§ PROVIDED PASSAGE:
Philmont - Introduction - Part 2
Last week, I gave you a high-level overview of the Philmont Scout Ranch, and in future posts, I will go into our trek and our experiences there, but today’s post is more about my medical issues leading up to the trip, during and after the trip as well.
While preparing for the trip, I decided that I would clue the other two adults that I was going to be working with, about my medical issues. I wrote them both a letter and gave it to them and then we sat down and talked about it. At that time I had been dealing with all this for about seven years and the doctors were leaning heavily towards it being Multiple Sclerosis. I had all the textbook symptoms back then.
Parts of my letter to them included:
Vision problems – For me, I tend to have blurred vision in my left eye when I start to overdo it. I will lose vision in that eye for short periods of time (5-10 minutes). Usually resting restores things back to normal for me. This is a good indicator that I’m pushing and I will have further issues if I don’t take a break.
Abnormal sensations (Partial numbness, tingling, buzzing, and vibration sensations) – For me, my left side is usually numb. I also often have shooting pains like stabbing or burning in random locations. They come and go without warning. Ignoring them usually works.
Impaired thinking (Short-term and long-term memory problems, forgetfulness, slow word recall) – For me, it is usually slow thinking with word recall, forgetfulness, and short-term memory loss.
Spasticity (Jerking and twitching muscles, tics, often noticeable) – This is usually constant in one location or the other in my body. More annoying than anything else.
Fatigue – This is my downfall for Philmont. However, we have been working on ways for me to “bounce” back quicker. Currently, Vitamin B seems to speed recovery.
Heat sensitivity (Increase in severity of symptoms with heat) – This has been a problem in the past, but we again are working on overcoming or working around it.
Dizziness – This is a more recent event for me, but it has not been a player at this point.

§ GIVEN INFORMATION:

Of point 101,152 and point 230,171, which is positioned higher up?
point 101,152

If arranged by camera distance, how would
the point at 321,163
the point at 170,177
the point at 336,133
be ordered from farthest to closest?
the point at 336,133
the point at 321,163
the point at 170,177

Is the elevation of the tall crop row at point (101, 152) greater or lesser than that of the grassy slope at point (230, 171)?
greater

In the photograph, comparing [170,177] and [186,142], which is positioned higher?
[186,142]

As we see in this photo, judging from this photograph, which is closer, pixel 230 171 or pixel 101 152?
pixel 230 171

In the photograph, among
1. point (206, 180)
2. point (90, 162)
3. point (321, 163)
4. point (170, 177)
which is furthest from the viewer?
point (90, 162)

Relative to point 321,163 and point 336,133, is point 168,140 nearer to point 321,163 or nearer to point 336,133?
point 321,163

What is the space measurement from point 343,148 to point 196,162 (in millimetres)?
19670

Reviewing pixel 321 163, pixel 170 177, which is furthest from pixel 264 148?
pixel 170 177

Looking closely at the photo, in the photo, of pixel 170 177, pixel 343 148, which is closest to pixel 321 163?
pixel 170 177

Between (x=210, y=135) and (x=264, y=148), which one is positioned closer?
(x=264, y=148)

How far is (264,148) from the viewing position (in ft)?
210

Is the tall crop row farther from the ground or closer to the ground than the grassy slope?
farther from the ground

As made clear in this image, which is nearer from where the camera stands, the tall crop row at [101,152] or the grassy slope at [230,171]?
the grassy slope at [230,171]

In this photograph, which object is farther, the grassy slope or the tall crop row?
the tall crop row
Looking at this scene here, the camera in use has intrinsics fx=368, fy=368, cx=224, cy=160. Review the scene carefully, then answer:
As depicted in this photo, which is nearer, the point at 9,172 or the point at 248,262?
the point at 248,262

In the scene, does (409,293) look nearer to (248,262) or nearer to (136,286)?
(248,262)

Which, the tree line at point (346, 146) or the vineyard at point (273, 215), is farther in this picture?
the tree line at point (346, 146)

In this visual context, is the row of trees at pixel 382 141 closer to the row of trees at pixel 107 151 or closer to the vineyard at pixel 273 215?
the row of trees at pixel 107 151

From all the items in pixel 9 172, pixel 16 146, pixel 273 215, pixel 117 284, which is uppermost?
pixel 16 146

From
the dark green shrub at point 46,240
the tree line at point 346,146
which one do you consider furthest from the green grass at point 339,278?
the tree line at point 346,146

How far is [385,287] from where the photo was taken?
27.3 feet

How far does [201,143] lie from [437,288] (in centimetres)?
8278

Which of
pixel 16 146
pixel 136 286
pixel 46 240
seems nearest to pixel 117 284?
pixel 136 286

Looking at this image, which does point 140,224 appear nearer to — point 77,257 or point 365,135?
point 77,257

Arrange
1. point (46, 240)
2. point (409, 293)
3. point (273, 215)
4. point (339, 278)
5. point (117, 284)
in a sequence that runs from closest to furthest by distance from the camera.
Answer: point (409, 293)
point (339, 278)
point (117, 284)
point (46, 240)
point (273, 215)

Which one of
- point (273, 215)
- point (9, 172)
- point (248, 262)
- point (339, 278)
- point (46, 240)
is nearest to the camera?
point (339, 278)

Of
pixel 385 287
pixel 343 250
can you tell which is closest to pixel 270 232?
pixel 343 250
...
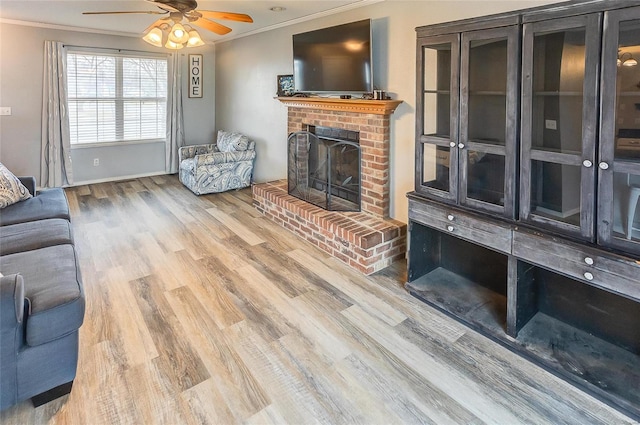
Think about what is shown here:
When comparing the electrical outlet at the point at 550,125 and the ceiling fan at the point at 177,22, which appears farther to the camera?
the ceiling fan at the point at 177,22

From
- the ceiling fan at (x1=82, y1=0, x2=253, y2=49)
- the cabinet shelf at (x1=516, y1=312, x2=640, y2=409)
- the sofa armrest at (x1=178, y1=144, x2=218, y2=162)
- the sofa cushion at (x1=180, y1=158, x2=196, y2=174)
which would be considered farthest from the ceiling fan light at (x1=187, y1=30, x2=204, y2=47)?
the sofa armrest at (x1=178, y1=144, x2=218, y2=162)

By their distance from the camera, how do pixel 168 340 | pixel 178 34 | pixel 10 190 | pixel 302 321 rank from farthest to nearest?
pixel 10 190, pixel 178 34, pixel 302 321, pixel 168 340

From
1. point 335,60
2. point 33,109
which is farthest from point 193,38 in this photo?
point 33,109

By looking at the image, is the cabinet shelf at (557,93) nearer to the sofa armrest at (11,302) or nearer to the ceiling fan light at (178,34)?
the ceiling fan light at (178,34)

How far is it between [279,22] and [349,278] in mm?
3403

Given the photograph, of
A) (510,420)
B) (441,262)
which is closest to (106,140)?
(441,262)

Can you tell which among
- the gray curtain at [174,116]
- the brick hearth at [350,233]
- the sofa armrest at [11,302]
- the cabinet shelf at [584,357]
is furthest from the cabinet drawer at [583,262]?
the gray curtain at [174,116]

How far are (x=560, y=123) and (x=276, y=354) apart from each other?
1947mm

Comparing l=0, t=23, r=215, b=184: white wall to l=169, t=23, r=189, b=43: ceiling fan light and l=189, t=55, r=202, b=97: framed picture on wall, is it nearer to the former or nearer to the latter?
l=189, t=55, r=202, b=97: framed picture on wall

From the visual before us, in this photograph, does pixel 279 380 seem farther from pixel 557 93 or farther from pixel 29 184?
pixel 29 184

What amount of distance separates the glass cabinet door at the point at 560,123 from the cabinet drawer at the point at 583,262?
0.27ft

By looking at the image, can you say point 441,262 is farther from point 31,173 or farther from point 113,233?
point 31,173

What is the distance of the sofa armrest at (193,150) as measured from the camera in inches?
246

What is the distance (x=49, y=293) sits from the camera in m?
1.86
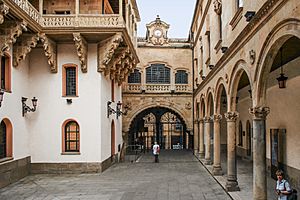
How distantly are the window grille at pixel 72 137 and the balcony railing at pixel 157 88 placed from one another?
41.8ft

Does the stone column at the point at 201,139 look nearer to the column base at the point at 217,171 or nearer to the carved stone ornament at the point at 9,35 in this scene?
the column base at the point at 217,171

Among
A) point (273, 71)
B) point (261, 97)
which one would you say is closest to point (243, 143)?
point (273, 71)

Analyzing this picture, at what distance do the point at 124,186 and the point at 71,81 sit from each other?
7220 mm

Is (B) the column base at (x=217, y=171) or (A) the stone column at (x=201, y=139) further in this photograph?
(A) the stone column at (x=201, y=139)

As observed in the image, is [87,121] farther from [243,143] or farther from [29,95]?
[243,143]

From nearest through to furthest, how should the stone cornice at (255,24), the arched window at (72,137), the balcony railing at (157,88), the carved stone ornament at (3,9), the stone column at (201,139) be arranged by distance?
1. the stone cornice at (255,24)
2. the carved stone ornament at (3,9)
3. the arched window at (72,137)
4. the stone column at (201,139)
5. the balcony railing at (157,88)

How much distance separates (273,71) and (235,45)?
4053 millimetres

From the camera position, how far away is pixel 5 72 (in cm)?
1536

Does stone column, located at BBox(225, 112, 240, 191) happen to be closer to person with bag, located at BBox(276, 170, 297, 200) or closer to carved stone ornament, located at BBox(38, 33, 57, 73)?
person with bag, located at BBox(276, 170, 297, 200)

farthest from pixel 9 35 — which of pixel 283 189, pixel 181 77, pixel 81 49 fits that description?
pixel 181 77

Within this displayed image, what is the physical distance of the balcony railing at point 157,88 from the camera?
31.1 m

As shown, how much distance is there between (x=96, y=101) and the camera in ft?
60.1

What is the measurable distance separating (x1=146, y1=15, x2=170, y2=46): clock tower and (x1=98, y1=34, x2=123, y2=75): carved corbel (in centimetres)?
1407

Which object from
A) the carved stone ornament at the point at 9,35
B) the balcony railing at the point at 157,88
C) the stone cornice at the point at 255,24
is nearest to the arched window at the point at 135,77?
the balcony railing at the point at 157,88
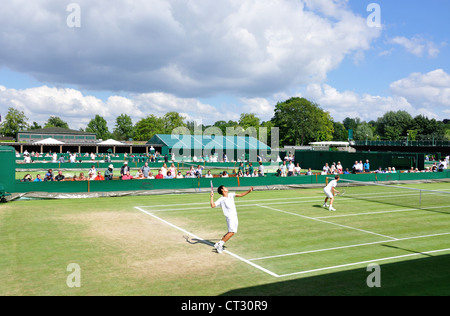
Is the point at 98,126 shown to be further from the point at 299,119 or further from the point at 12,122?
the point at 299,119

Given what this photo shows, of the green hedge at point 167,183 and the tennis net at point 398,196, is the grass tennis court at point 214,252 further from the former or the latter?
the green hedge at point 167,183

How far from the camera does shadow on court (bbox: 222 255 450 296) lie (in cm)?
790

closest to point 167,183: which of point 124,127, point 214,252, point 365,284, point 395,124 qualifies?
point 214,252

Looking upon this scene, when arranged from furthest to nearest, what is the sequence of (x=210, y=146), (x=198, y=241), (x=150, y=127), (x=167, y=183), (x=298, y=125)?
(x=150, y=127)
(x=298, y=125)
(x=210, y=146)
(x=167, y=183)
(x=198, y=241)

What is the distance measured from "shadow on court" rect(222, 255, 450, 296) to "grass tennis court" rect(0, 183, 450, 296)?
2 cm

§ WORK ORDER:
Could you write the next part of the Philmont post on medical issues, picking up after its last sentence? The records have no connection to the Philmont post on medical issues.

§ REPLY TO THE EXERCISE:
Difficulty walking – Knock on wood; this has not been a player for the past year or so.
Mood swings – This is a kicker, so if I go to my tent to be alone, might be a good idea to leave me be for a while.
Anxiety – Off and on
Paralysis – Total or near-total loss of muscle strength – This has not happened in a year or so, but when it does, it is a total system shutdown for 5-10 minutes, then everything is usually back to normal.
Depression – New symptoms for me in the past few months. Not thoughts of killing myself or others, just usually feel lonely and have hypersensitive feelings.
Respiratory problems – Not really breathing problems, more of the sensation of breathing problems. When relaxed I may feel like there is a weight on my chest and I can’t get enough air. Talking to me normally works and gets me through it.
The good thing is that my son knows how to handle most of the above, so it should not be an issue with the rest of the crew unless I cannot complete a task. Hiking should not be a problem, I just might not be happy Pete, but I will complete the trek. Judgment is not impaired, just getting the words out maybe.
Usually, on a daily basis, it is painful and muscle issues.
It took a ton of guts for me to not only admit I was not perfect but to document it and then talk about it with my peers. But it was well-received and the entire trip was a huge success.